Conservative management has been shown to be successful in treating small or medium-sized, stable mesenteric hematomas, often through correction of coagulation abnormalities and close patient monitoring.11 Conservative management may include fluid resuscitation, interval imaging studies, and regular follow-up appointments.12 Fluid resuscitation serves to replenish fluids lost due to bleeding, and interval imaging studies allow for the clinician to monitor for the resolution of the hematoma. In unstable cases, transcatheter angioembolization has been utilized as a minimally invasive procedure to treat the bleeding in the mesenteric vasculature. Phua et al11 described the use of angioembolization to treat active mesenteric bleeding in a patient deemed high risk for emergent laparotomy.

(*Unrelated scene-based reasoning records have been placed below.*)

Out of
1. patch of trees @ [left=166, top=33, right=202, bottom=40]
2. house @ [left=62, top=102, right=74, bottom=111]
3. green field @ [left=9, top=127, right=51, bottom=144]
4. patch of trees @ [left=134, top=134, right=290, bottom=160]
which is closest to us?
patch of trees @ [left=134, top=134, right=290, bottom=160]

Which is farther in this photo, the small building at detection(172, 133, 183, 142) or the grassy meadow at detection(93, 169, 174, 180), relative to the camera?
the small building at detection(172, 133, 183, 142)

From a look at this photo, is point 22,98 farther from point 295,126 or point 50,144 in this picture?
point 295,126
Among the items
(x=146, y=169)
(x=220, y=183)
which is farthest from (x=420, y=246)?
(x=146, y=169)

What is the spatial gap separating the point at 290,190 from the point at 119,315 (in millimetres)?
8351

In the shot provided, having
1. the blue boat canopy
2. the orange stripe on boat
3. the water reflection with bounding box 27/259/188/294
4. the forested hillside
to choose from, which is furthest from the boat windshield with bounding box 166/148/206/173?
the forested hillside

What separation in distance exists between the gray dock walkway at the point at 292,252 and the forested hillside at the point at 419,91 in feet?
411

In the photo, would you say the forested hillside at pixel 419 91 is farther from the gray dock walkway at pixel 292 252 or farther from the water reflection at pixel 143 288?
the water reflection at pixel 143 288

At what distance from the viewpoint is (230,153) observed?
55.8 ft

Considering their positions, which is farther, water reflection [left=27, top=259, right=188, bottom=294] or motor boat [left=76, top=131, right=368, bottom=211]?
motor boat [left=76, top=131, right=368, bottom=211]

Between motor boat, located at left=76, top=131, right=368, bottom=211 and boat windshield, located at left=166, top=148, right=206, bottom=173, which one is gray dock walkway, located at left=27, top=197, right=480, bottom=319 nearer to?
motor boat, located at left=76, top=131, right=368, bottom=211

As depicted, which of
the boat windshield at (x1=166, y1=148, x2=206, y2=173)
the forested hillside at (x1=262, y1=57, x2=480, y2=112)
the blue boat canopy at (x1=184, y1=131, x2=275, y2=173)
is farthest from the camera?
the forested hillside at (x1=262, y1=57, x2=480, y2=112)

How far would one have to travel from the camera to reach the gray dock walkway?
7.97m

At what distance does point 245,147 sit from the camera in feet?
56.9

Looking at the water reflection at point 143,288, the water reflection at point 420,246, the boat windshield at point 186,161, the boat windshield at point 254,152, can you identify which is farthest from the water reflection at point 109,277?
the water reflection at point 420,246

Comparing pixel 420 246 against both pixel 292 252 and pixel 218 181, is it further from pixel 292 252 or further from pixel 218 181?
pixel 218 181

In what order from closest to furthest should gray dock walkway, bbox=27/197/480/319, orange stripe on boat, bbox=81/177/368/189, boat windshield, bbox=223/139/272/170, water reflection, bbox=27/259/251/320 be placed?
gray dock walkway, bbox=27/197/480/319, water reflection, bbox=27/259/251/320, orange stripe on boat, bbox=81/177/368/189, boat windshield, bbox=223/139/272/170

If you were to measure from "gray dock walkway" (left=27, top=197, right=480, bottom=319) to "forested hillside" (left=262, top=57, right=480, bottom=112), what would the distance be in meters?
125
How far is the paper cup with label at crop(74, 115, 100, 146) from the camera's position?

Surgery is indicated if the patient shows signs of severe blood loss or secondary complications such as intestinal obstruction or ischemia.3 The most common surgical intervention to treat mesenteric hematomas is a laparotomy coupled with hematoma evacuation.2,4 Resection of affected bowel may be indicated in the case of active bleeding, bowel obstruction, or frankly ischemic bowel.5,6 Mesenteric hematomas caused by vascular traction due to inguinal hernias may be evacuated at the time of hernia repair.2 However, similar to our report, Sutton et al1 repaired the hernia, but chose not to intervene on the hematoma, electing for the hematoma to resolve on its own. As postoperative bleeding complications are possible after inguinal hernia repairs, the close maintenance of hemostasis during the operation is of critical importance. In the presence of a large mesenteric hematoma, especially those encompassed within an incarcerated hernia sac, extreme care must be taken. Surgical manipulation of a large hematoma can result in significant intraoperative complications as well, such as rapid cardiac decompensation and loss of vascular tone.11
Conclusions
Mesenteric hematomas due to traction injury are a very rare occurrence, with our patient being only the third reported case in the English literature. Despite the rarity of this diagnosis, spontaneous mesenteric hematomas should be considered in the differential diagnosis for mesenteric masses coinciding with incarcerated inguinal hernias on imaging studies. Our report highlights the importance of timely repair of inguinal hernias, as bowel incarceration into the hernia sac could lead to traction injury of the mesenteric vasculature.